_Try it_
Copy out the records in full, word for word, without pictures.

_Dataset entries_
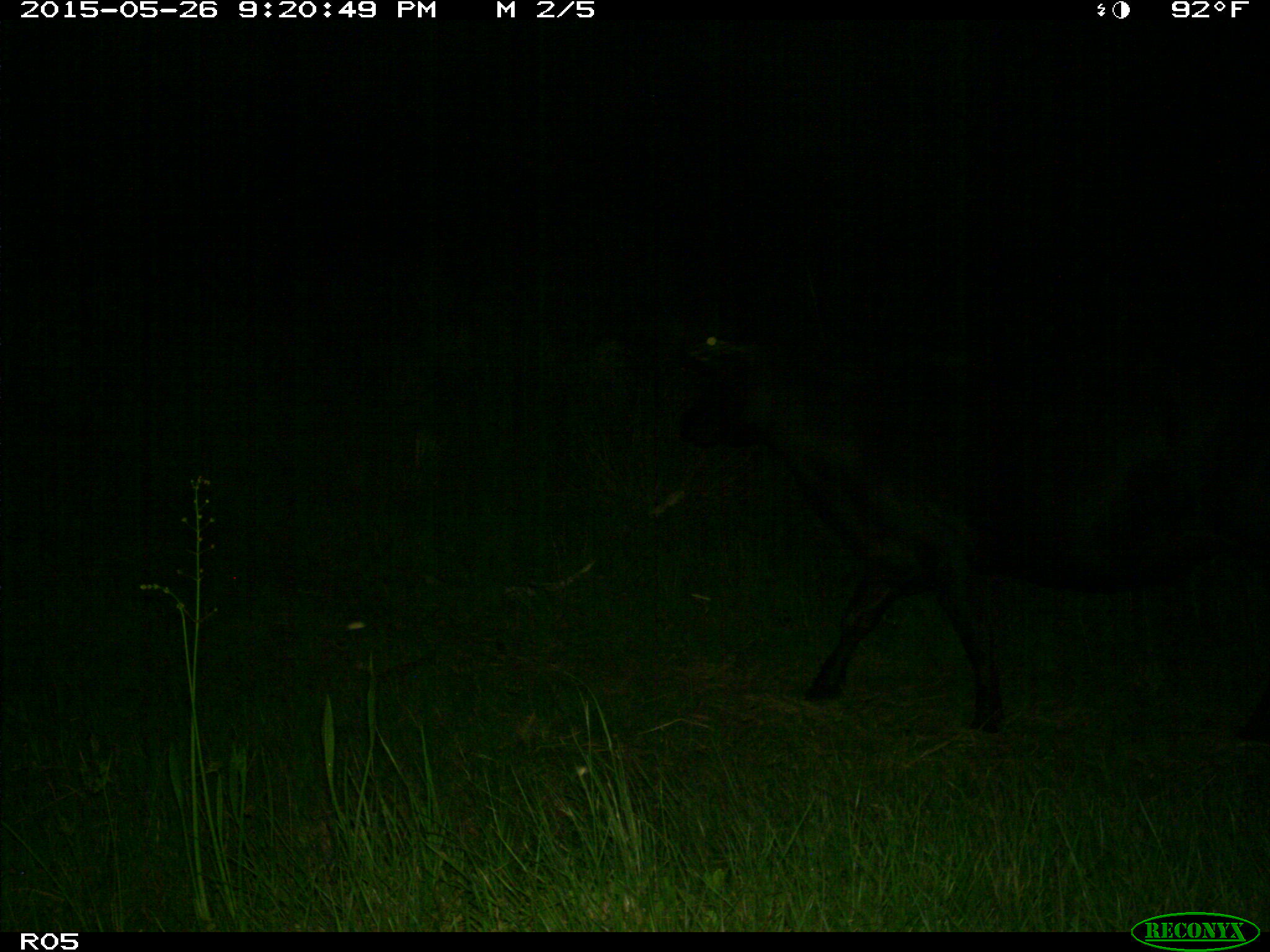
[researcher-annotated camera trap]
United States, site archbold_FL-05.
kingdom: Animalia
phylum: Chordata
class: Mammalia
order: Artiodactyla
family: Bovidae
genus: Bos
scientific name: Bos taurus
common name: domestic cow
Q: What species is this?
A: Bos taurus (domestic cow).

_Finished exercise_
[researcher-annotated camera trap]
United States, site archbold_FL-05.
kingdom: Animalia
phylum: Chordata
class: Mammalia
order: Artiodactyla
family: Bovidae
genus: Bos
scientific name: Bos taurus
common name: domestic cow
Q: What species is this?
A: Bos taurus (domestic cow).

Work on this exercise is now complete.